Until the race is run, though, there might be some reasons for skepticism following such a serious setback. In addition to the health issue, handicappers might be wary that Wise Dan did not earn a triple-digit BRIS Speed rating in either of his earlier victories, a possible sign of modest decline. Wise Dan will also have to tote 127 pounds in his comeback, at least eight pounds more than the rest of his rivals.
"I want to get him started. I'm not going to jump off the roof if he gets beat half a length or a length, something like that," LoPresti said. "He's been beaten before, so that doesn't worry me. He got beat in the Shadwell Mile and everybody started writing him off, but he got beat by a horse that got on the front end and just stole the race."
The 1 1/16-mile Baruch, over the inner turf, is likely Wise Dan's lone race before a return trip to his beloved Keeneland for the Shadwell Turf Mile in October. LoPresti recently said a shot at a threepeat in next month's Woodbine Mile is not high on the agenda.
Wise Dan should get plenty of pace to chase in the Baruch. Five Iron, upset winner of the Fort Marcy in May, shortens up after faltering in the 10-furlong Manhattan and nine-furlong Nijinsky, the latter at Woodbine where he set an unsustainable six-furlong split of 1:09 4/5.
Sayaad, who breaks to his immediate right, also has some early foot. He weakened to fifth after chasing a fast pace set by Silver Max in the August 9 Fourstardave, but looked good taking the $144,000 Forbidden Apple over a yielding Belmont turf one prior.

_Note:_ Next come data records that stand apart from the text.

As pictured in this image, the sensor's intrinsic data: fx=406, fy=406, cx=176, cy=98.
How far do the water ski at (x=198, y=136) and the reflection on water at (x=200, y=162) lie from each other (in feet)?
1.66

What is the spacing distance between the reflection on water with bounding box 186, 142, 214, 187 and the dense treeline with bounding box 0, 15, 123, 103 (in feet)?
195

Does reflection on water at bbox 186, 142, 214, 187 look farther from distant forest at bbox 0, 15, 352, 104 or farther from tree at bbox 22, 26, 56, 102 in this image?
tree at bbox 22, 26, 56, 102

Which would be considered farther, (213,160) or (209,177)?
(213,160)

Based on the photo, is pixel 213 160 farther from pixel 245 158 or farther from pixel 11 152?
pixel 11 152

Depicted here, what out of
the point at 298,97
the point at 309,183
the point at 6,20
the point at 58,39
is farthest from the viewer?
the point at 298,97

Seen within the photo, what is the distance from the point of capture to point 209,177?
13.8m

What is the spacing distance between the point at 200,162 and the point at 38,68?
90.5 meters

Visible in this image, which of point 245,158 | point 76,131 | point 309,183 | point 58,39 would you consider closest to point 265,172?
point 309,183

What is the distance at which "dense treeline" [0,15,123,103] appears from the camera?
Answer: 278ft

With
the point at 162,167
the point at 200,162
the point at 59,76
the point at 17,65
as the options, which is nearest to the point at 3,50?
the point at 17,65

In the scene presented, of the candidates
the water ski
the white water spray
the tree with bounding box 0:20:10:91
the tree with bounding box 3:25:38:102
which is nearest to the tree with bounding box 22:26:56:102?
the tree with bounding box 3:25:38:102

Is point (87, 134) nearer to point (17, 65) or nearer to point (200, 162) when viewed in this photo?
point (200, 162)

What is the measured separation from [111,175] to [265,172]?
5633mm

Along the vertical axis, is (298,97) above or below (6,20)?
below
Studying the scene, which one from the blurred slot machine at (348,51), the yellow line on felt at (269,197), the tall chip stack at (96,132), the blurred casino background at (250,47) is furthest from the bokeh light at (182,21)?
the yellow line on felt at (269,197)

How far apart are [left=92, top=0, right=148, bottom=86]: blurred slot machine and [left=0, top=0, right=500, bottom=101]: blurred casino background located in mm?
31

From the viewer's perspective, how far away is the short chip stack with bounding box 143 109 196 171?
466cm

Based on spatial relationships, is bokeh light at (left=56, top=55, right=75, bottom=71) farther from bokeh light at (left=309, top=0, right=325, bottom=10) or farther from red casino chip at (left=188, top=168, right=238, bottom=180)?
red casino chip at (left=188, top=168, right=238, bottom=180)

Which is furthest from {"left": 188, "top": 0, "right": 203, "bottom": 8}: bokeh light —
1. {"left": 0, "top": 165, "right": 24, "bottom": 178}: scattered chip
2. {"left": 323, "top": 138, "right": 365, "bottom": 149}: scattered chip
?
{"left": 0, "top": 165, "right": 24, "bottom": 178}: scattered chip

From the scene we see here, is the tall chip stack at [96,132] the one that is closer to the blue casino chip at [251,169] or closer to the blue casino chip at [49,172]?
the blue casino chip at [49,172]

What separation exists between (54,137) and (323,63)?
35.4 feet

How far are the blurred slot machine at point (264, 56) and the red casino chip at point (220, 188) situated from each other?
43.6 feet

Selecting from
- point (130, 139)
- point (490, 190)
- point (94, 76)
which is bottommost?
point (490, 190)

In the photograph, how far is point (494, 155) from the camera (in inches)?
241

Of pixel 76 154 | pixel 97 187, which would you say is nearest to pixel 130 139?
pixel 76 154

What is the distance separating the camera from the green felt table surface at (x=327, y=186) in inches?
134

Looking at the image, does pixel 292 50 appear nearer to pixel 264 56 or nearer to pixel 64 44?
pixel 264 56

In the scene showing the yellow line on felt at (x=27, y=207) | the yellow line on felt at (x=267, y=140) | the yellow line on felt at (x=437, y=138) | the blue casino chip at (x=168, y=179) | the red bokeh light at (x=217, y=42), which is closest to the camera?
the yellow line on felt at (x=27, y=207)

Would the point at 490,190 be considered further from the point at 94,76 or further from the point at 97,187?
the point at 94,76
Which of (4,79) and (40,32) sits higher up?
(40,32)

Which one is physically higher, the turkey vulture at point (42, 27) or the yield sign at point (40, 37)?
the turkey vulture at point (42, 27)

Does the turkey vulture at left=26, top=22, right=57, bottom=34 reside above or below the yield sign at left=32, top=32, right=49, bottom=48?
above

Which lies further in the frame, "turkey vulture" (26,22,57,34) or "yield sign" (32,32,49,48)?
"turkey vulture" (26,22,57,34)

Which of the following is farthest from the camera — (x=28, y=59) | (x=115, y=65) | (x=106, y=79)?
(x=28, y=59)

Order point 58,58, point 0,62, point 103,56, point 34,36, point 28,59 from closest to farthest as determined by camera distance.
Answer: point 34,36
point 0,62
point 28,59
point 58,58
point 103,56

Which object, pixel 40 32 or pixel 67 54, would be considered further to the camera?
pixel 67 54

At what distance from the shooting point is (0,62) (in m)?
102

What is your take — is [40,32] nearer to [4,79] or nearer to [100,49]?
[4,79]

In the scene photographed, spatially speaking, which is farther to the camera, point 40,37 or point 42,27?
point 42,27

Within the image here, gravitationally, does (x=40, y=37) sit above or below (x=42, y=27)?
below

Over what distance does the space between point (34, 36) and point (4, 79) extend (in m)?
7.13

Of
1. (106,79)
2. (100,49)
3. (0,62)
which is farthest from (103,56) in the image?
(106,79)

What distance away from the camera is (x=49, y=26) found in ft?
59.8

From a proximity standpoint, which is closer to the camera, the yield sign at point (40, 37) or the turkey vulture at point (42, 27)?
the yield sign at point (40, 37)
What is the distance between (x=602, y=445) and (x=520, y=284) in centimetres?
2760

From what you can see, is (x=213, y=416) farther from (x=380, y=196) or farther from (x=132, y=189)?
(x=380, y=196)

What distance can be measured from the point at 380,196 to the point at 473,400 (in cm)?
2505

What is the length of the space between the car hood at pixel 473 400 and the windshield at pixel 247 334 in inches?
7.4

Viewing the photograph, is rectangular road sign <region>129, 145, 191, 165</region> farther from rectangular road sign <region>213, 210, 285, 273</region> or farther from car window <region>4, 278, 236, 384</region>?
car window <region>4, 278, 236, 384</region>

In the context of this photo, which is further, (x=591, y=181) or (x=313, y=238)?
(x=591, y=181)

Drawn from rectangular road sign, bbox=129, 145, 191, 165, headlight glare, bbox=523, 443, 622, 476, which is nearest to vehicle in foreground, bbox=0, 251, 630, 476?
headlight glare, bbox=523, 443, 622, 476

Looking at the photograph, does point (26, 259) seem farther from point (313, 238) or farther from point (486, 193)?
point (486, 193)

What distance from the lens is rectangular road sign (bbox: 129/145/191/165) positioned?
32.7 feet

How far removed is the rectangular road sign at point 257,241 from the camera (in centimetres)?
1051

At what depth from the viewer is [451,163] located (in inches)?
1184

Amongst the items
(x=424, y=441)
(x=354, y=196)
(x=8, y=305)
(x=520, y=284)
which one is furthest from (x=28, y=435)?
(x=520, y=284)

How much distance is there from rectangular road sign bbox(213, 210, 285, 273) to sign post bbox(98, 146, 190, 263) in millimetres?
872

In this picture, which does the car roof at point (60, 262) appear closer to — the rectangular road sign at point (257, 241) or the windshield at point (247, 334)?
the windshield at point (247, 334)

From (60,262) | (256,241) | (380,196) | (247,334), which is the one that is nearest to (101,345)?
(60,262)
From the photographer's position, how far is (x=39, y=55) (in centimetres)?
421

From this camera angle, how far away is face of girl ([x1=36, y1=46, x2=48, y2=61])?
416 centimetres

"We could be on an uncontested lead, but Wise Dan is keen and off a long layoff; he could be breathing down our throats or he could be on the lead," said Kiaran McLaughlin, trainer of Sayaad. "I'm hoping we can be on the lead, but if there's other speed we can lay second. He did rate (in the Fourstardave), we just need to time it right."
Two veterans with back class -- Boisterous and Optimizer -- give the race some added pizzazz, although neither has struck gold in graded company in some time. Boisterous peaked last year at the Grade 1 level in the Man o' War, but has just an allowance victory in five outings since joining the Todd Pletcher barn.
Optimizer, a multiple Grade 3 winner on turf, has been up the track in his last four outings dating back more than a year. Formerly with D. Wayne Lukas, the Calumet Farm-owned five-year-old will be saddled here by Jose Fernandez.
Also lining up is last year's Bernard Baruch runner-up Paris Vegas, who adds blinkers after a sixth-place finish in the $100,000 Lure on August 2; Bio Pro, who placed in both the Forbidden Apple and Lure in his last two starts; multiple Grade 2-placed Sky Blazer; and the allowance-class North Star Boy.
Entered for the main track only is Lea, last seen taking the Donn Handicap at Gulfstream in February. With little rain expected before post time, the Bill Mott trainee is more likely to return in the $100,000 Ack Ack Handicap at Churchill Downs next Saturday.
Red Rifle, winner of the Maxxam Gold Cup at Sam Houston last winter, is also entered for the main track only.
The final Saturday of Saratoga's meet includes three other graded stakes, including the Grade 2, $300,000 Prioress for three-year-old fillies going six furlongs.
Grade 2 queen Miss Behaviour, runner-up in the Test and Victory Ride in her last two outings, faces several Test also-rans here: Grade 3 winner Sweet Whiskey, runner-up in the Acorn and Beaumont; Southern Honey, an impressive winner of the Winning Colors at Churchill Downs two back; and Tea Time, who failed to handle the rise in class after taking minor stakes at Parx and Delaware Park.
"I think clearly everybody feels six furlongs is better for her than seven (furlongs), said trainer Phil Schoenthal of Miss Behaviour. "She's undefeated at six (furlongs) and has never won past the distance."
Other leading contenders include Princess Violet, a distant second to Untapable in the Mother Goose last time, and the stakes debuting Thirteen Arrows, an allowance winner at Delaware Park for trainer Larry Jones in her latest effort.